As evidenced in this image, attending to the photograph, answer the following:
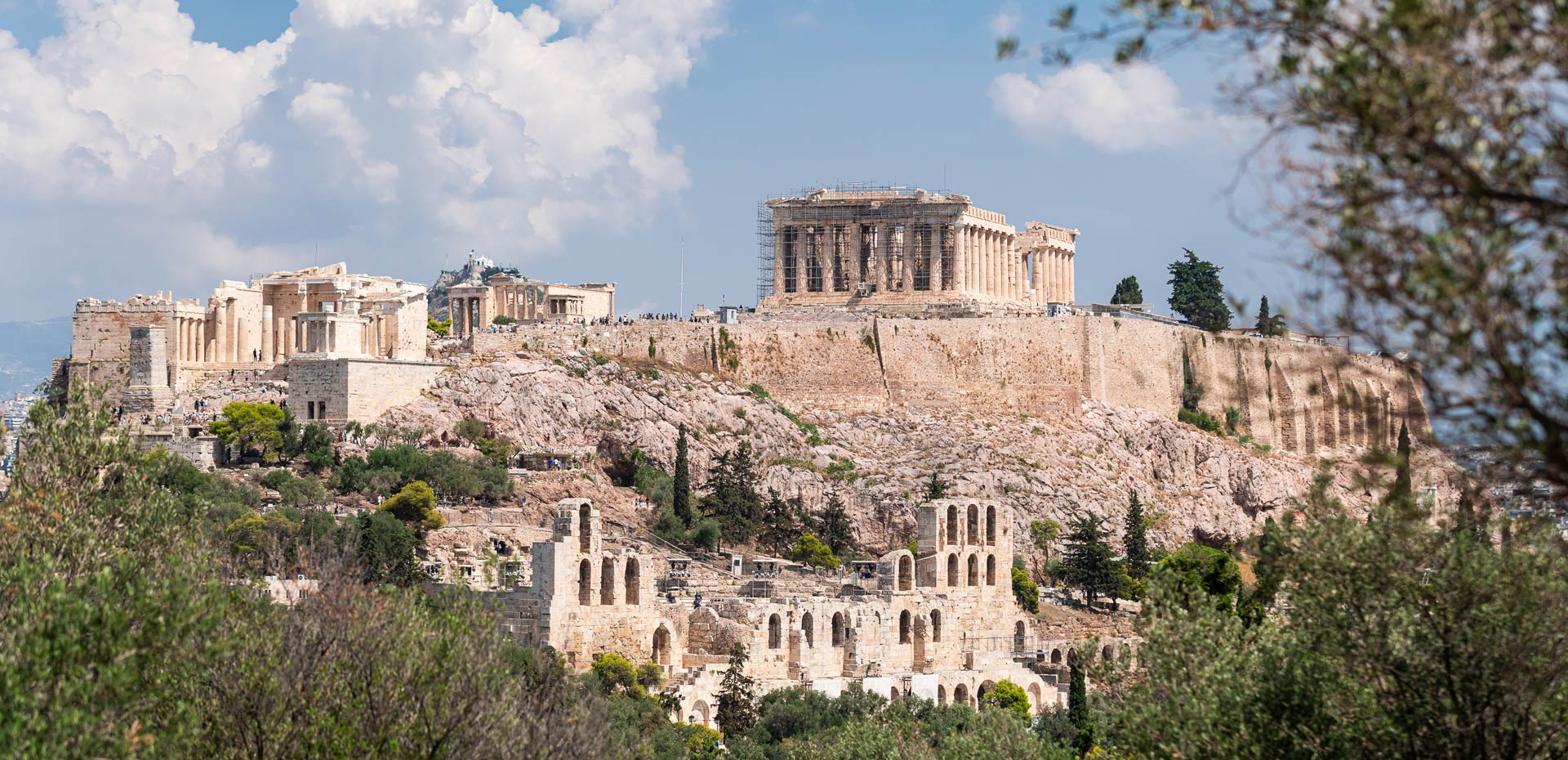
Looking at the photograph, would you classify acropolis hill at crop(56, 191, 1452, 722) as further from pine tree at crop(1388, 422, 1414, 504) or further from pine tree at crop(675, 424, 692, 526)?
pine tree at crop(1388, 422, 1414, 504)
==
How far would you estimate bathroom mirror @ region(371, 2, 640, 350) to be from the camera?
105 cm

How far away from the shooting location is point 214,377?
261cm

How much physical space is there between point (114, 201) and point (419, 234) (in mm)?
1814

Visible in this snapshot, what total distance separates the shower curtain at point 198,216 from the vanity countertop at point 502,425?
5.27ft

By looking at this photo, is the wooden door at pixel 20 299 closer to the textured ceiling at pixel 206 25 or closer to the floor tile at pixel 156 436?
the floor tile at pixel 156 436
--
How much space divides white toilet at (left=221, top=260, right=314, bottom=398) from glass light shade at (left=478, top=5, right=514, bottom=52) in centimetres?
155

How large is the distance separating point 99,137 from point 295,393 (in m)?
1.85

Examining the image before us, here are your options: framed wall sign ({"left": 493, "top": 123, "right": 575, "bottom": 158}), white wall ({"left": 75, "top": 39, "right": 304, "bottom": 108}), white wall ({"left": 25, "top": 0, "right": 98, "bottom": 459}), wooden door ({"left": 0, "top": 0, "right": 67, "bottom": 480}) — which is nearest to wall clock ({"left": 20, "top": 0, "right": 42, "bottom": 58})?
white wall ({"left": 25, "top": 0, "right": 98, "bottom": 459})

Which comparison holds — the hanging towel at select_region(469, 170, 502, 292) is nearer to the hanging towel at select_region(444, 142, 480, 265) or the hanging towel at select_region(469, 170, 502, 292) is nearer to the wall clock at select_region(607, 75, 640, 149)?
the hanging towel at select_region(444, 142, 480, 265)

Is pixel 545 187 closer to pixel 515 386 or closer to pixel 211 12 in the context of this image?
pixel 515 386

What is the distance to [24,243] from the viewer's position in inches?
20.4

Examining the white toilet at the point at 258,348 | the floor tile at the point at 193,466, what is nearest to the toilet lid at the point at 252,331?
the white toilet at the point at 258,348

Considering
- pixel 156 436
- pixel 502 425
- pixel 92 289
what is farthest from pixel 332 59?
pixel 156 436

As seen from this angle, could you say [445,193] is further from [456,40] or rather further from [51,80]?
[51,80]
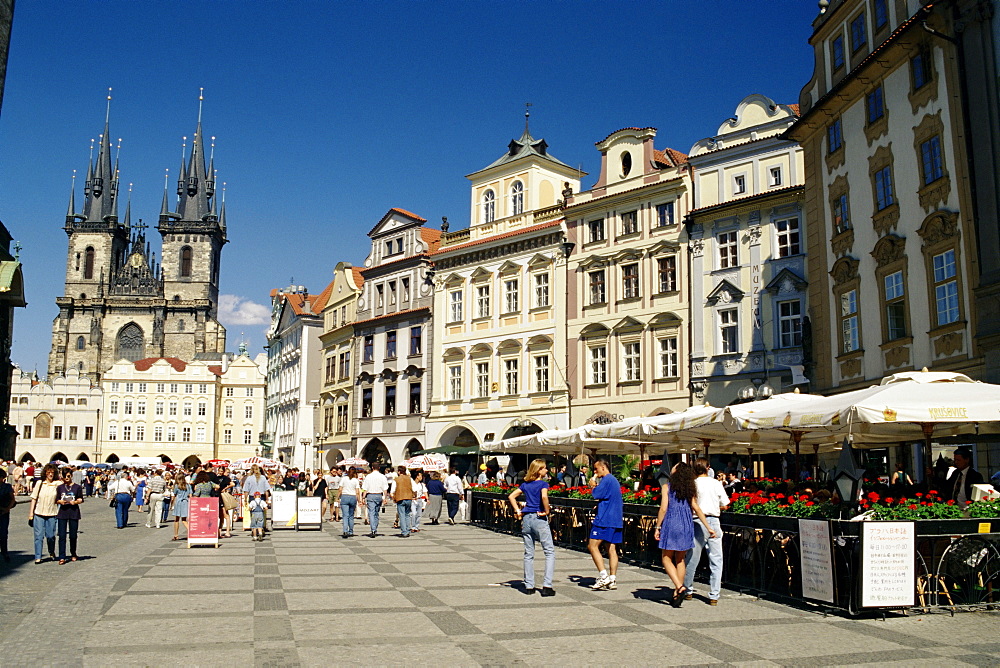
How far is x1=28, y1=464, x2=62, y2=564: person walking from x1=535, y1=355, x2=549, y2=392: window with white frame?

# Your instructions
Return every line of the items that contains the word "photograph".

# Response
As evidenced in this image, attending to the photograph, answer the following:
Looking at the photograph, would you classify acropolis hill at crop(56, 191, 1452, 722) as further from pine tree at crop(1388, 422, 1414, 504) or further from pine tree at crop(675, 424, 692, 526)?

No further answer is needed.